From what I can tell, the new debt ceiling deal isn’t quite the shit sandwich everyone was expecting. The New York Times has a good flowchart outlining its various twist and turns. Here are the good parts:
- Medicare, Social Security, and Medicaid are essentially cordoned off from any of the immediate cuts, though Medicare providers aren’t.
- There really aren’t much in the way of cuts in the short term, so if by some miracle the economy pulls out of its nosedive before the end of the year this deal might actually not make things worse — at least not immediately.
- $350 billion of the near-term cuts come from the war budget, which is usually sacrosanct. This is genuinely surprising, and a real win for the Dems.
- We probably haven’t destroyed our own economy.
Yay? I guess the list could have been even shorter, but this is still pretty depressing. 95% awful still qualifies as awful.
Specifically: this bill is all spending cuts. There aren’t any new revenues of any kind. That can has been kicked down the road, to a small congressional committee that’s going to negotiate a super-deal at the end of the year that will be bipartisan and wise and fair and not at all a reprise of the clownshow we’ve endured for the last couple of months, and they shall meet in a cloud city under a huge rainbow with unicorns flying around them scattering pixie dust.

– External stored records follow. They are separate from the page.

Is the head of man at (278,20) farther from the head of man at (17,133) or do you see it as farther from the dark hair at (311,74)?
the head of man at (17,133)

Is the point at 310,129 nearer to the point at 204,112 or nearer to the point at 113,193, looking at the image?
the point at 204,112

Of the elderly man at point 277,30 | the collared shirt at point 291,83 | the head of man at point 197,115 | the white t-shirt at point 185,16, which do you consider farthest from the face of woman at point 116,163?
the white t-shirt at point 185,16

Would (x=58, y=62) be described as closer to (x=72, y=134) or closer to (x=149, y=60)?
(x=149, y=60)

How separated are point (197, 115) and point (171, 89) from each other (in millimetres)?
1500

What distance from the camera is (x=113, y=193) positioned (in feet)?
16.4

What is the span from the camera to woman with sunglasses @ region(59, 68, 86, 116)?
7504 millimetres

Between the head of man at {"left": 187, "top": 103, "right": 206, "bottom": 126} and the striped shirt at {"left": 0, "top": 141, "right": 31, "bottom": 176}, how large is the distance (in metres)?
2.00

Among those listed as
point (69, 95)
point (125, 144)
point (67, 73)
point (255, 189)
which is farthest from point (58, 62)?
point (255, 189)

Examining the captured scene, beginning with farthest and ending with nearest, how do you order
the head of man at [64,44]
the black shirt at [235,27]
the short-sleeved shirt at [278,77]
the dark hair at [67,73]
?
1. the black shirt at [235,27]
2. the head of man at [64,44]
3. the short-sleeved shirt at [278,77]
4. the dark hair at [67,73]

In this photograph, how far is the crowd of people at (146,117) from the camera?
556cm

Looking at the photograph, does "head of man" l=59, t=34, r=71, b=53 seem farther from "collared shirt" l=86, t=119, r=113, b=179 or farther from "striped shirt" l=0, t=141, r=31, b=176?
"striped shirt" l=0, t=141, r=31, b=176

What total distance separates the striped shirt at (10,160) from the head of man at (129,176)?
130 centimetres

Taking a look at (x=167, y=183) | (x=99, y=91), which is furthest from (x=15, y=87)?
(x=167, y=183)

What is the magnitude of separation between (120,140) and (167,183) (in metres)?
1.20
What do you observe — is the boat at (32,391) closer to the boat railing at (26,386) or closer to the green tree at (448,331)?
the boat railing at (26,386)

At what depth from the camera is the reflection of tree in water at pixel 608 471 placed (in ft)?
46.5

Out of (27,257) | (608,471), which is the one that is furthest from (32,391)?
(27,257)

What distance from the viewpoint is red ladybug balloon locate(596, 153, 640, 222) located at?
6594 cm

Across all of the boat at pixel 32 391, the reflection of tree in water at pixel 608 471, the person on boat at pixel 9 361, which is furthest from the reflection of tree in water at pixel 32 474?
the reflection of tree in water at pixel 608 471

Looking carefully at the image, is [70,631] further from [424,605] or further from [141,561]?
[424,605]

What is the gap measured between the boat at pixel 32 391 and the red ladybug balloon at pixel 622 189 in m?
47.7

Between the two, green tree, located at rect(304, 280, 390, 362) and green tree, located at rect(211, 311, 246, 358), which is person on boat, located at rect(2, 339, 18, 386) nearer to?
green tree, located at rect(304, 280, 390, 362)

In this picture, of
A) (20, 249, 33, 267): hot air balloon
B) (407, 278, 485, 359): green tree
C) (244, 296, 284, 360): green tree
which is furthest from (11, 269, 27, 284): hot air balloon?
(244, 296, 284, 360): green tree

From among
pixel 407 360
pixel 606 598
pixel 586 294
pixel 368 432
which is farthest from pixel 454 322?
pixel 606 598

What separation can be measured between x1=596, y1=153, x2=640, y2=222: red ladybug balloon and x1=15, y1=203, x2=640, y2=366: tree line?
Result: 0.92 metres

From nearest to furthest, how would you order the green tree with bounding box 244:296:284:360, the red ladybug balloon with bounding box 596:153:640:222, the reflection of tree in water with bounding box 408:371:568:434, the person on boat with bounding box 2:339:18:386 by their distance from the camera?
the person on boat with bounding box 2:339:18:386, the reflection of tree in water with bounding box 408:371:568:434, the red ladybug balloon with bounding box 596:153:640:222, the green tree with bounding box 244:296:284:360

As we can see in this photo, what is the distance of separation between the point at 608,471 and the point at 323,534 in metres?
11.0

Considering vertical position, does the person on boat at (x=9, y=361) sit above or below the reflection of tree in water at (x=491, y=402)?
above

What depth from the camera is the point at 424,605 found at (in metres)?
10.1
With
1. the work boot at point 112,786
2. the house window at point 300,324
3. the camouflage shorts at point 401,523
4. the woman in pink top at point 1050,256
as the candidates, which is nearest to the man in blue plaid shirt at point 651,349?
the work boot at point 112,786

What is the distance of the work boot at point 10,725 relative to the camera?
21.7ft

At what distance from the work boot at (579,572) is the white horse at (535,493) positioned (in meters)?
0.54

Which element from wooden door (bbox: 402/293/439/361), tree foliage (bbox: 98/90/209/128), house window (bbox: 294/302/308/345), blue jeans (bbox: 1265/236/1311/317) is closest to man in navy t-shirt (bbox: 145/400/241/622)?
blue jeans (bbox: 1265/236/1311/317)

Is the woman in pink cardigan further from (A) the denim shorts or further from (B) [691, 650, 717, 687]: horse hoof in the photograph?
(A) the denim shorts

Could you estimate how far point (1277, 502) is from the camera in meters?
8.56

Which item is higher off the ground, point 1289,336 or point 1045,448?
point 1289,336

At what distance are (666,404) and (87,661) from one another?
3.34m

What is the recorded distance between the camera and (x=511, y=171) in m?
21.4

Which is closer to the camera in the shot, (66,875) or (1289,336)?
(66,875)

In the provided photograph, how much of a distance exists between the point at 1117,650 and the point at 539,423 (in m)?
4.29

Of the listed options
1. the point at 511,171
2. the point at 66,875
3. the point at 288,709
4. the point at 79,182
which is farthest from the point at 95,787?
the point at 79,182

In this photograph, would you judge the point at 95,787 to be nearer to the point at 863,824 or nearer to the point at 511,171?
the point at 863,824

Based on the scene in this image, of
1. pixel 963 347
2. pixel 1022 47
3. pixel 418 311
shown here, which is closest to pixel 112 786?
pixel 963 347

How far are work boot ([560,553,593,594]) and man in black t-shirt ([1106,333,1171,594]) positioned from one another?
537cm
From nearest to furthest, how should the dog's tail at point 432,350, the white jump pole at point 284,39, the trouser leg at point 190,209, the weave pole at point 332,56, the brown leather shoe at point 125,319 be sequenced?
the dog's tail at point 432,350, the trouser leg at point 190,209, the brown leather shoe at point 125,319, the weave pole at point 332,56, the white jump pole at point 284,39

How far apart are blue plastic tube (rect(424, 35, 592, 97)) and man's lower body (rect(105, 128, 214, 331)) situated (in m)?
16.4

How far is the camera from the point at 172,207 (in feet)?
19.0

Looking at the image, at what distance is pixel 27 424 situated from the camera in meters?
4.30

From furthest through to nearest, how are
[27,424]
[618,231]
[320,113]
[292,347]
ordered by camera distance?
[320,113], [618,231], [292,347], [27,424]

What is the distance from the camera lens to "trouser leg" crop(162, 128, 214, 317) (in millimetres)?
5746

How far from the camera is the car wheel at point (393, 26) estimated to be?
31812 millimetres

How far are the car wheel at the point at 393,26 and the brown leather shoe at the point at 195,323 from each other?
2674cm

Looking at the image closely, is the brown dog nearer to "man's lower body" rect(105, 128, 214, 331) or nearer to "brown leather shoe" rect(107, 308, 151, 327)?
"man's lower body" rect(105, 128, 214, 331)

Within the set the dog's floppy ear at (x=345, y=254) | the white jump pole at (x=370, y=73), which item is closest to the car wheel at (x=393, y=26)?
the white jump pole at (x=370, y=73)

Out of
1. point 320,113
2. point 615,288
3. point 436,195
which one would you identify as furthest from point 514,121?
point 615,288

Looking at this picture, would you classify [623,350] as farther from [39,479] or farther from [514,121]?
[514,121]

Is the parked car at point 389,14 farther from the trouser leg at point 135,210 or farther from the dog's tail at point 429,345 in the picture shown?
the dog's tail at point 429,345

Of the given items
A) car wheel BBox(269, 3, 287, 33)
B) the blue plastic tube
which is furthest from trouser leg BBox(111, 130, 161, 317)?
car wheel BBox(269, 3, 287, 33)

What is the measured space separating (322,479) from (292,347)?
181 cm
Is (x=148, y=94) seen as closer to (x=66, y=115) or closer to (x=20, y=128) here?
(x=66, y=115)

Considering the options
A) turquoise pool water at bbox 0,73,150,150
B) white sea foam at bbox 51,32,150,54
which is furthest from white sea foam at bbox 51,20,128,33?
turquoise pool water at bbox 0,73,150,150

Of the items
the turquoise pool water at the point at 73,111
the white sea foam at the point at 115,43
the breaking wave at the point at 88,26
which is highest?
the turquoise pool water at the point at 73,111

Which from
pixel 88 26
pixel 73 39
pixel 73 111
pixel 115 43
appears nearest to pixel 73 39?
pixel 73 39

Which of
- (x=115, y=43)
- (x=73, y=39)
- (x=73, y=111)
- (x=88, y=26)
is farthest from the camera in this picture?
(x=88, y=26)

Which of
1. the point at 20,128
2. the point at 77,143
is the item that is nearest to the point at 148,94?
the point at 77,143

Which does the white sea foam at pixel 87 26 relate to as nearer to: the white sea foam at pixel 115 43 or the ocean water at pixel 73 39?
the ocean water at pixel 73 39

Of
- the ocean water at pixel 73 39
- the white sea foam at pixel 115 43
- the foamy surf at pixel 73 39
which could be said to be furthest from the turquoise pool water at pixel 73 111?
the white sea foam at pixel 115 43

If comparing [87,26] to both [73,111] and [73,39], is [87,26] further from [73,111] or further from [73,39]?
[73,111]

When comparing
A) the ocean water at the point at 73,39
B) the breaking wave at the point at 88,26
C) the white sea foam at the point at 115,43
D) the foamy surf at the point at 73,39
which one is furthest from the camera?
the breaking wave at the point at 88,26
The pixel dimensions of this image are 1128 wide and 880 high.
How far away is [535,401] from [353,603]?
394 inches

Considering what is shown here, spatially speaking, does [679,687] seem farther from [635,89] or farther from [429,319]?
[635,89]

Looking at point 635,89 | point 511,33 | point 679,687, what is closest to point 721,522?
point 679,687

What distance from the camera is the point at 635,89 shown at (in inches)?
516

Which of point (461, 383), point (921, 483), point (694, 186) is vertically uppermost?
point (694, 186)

If they don’t come to some sort of agreement, then a set of pre-ordained cuts go into effect automatically — half discretionary spending, half war spending, carving into both sides’ sacred cows. That, plus the threat of allowing the Bush tax cuts to expire entirely (which they should!), will supposedly goad both parties into doing the right thing. Kevin Drum has already enumerated some reasons why it probably won’t.
But really this feels mostly bad to me, for all the obvious reasons: what this economy needs is more revenues, more spending, more infrastructure, and it needs a strong spendthrifty federal government to make all that happen. Obama is telling us that’ll come in December, from the super-duper committee, but, for one thing, that committee is just a distillation of the deadlocked congress as a whole, and there’s no reason to express the GOP will be more reasonable in microcosm; and for another (as Chris Hayes points out) even a committee half-full of democrats won’t produce anything authentically progressive.
So, to summarize: right now our economy is gutshot, curled up on the ground, gasping for breath, and all this agreement manages to do is not put a gun to its head and pull the trigger.
But, worst of all, the GOP now has their very own BFG. Obama can raise the debt ceiling more or less at his discretion til the end of 2012, so theoretically Boehner and his crew of nihilists won’t be able to grab the wheel again and steer the whole country off a cliff for a while. But the fact remains that the GOP now has a new weapon in their arsenal. A really really good one. Paul Krugman makes the argument that all this is just another sign that our system of government has stopped working — or, rather, that it’s being steadily dismantled by bad actors. Under the circumstances, it’s hard to argue with that.